Exercise description
Locate every line in the rows below that contains the word "worker", and copy each such line in full.
═════ Exercise data
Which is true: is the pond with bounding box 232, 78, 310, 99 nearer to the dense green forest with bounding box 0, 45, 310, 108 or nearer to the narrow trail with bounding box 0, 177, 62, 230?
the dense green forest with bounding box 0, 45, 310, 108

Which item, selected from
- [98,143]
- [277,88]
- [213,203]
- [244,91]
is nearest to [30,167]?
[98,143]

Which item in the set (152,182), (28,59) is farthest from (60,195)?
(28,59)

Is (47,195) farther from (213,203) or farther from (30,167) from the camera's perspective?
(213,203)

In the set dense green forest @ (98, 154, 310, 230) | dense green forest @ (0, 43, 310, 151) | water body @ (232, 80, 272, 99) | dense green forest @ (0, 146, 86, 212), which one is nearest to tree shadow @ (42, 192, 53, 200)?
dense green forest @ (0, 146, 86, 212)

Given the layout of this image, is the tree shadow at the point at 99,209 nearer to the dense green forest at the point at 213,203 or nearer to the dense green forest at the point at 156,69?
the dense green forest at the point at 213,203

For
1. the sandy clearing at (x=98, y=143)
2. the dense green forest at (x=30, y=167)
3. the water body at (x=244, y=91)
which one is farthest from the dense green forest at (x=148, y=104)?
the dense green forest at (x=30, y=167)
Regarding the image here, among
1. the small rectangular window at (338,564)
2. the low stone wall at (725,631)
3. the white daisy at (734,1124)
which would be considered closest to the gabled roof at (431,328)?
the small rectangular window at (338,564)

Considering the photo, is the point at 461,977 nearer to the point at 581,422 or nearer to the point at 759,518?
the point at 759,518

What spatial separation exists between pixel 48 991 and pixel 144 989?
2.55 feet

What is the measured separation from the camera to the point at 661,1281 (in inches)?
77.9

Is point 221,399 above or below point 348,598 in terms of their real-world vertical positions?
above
══════════
═════ Exercise data
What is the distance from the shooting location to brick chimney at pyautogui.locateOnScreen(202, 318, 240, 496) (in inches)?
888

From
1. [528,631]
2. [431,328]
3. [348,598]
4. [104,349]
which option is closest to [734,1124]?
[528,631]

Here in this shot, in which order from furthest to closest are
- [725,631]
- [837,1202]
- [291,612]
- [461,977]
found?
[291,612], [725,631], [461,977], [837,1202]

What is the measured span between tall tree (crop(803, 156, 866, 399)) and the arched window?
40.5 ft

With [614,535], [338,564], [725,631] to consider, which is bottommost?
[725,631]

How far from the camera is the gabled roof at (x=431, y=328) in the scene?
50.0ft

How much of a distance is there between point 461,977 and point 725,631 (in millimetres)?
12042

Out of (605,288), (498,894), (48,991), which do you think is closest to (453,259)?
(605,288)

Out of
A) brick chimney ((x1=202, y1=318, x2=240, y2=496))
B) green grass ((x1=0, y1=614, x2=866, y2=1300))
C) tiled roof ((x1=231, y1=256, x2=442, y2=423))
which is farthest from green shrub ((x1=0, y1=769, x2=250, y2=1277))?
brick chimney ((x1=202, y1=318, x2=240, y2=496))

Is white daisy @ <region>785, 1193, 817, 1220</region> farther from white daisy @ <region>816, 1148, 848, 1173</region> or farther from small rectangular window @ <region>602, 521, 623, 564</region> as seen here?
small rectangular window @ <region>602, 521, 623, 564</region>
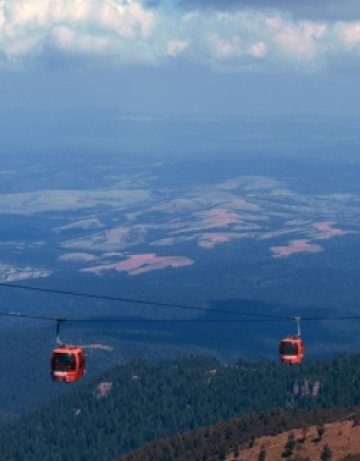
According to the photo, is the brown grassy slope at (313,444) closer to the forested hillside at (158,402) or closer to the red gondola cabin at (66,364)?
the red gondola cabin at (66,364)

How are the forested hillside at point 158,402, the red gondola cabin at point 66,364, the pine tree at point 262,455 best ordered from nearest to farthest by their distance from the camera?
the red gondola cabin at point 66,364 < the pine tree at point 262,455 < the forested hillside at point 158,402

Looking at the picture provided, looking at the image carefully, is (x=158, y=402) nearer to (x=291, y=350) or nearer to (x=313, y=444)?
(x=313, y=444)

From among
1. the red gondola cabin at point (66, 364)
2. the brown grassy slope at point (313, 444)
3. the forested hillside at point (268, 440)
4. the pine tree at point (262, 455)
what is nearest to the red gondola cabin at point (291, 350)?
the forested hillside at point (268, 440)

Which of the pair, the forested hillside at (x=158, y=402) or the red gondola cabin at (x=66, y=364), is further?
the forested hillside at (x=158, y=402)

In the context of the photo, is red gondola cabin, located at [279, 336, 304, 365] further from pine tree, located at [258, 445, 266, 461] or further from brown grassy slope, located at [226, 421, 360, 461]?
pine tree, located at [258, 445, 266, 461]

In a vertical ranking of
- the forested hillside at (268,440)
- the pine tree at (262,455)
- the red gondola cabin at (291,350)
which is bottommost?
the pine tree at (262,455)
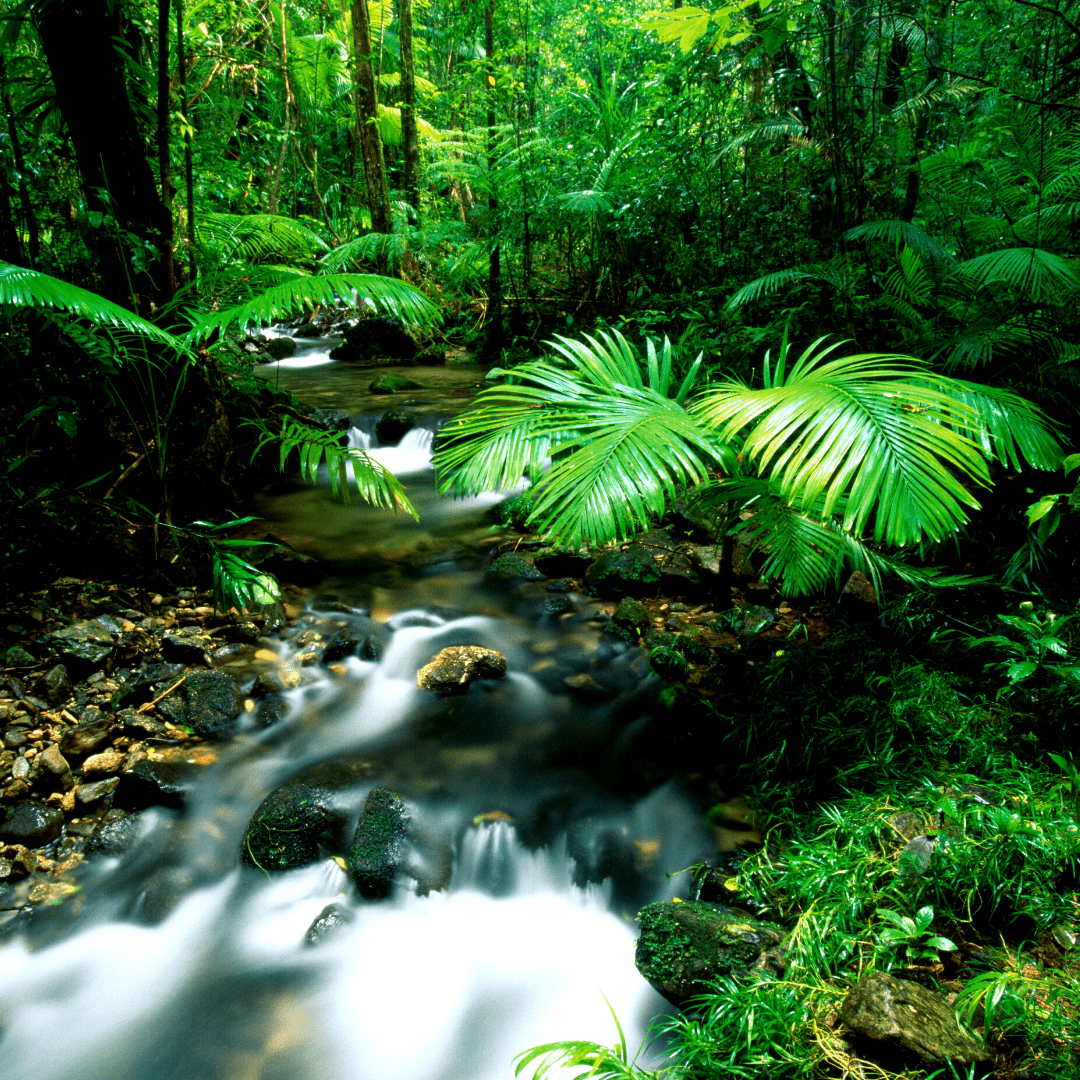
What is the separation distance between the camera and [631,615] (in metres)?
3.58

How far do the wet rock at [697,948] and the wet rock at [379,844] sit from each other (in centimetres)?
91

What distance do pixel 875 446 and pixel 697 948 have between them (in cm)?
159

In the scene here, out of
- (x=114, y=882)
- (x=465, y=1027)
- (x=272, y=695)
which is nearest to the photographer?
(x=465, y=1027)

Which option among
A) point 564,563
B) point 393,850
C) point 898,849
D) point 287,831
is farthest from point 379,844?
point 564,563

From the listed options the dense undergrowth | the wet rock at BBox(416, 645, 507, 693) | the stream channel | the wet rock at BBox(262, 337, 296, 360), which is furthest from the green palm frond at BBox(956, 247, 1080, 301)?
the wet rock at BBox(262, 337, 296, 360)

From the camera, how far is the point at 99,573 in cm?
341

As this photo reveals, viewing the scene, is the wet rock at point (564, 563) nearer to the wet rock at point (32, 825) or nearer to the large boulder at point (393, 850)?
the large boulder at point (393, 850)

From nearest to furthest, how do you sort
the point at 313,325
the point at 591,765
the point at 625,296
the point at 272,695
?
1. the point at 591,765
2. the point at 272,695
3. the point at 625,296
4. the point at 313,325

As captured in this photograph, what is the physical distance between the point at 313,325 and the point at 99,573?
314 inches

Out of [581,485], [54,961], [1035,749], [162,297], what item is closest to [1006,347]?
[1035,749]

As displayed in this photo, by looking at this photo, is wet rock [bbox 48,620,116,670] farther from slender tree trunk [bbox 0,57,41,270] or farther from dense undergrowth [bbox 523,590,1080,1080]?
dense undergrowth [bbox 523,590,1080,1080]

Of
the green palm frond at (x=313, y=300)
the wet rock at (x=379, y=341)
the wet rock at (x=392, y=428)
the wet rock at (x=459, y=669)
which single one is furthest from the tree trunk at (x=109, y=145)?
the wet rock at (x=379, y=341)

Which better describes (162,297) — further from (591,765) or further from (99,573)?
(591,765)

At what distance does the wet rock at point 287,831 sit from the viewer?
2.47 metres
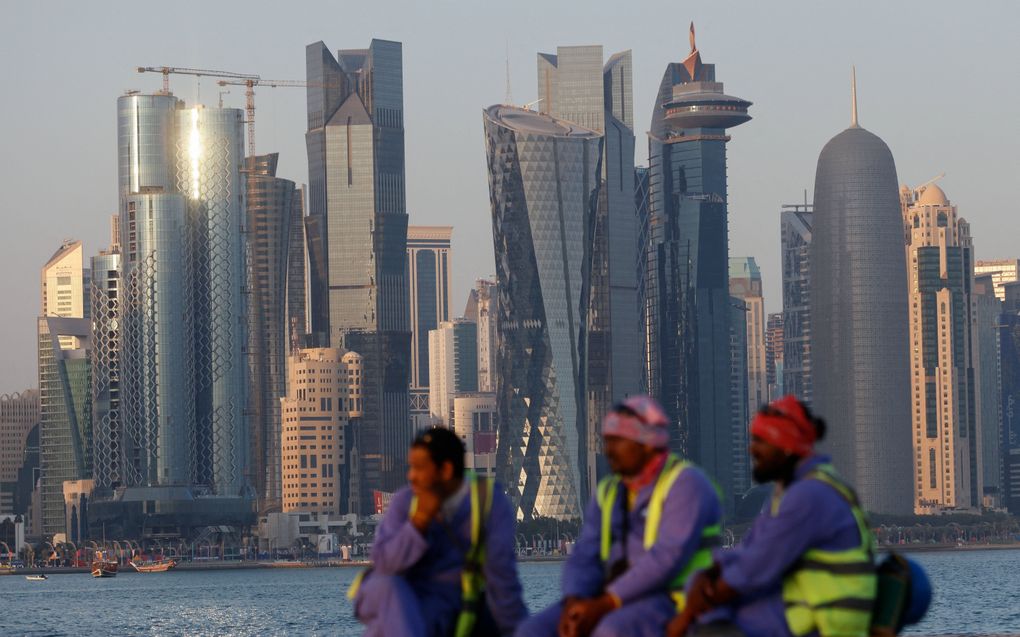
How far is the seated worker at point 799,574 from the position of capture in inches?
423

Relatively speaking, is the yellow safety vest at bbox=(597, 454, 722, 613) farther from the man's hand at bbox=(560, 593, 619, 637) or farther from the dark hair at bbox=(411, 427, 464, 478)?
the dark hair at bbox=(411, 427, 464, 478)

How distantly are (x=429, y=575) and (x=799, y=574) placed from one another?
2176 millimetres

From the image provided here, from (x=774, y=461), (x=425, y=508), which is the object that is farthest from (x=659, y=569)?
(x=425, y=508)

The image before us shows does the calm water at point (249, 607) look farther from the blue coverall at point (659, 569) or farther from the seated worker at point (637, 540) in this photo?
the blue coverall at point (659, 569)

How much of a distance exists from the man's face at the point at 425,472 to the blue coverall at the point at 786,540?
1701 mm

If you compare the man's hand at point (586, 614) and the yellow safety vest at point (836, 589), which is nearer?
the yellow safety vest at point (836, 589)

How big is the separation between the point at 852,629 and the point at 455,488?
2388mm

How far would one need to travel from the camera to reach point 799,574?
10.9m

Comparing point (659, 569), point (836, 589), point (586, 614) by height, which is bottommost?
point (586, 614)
══════════
Full solution
How far is the seated worker at point 799,574 from the position of capture in inches?
The image before us shows does the calm water at point (249, 607) look farther from the blue coverall at point (659, 569) or farther from the seated worker at point (637, 540) in this photo?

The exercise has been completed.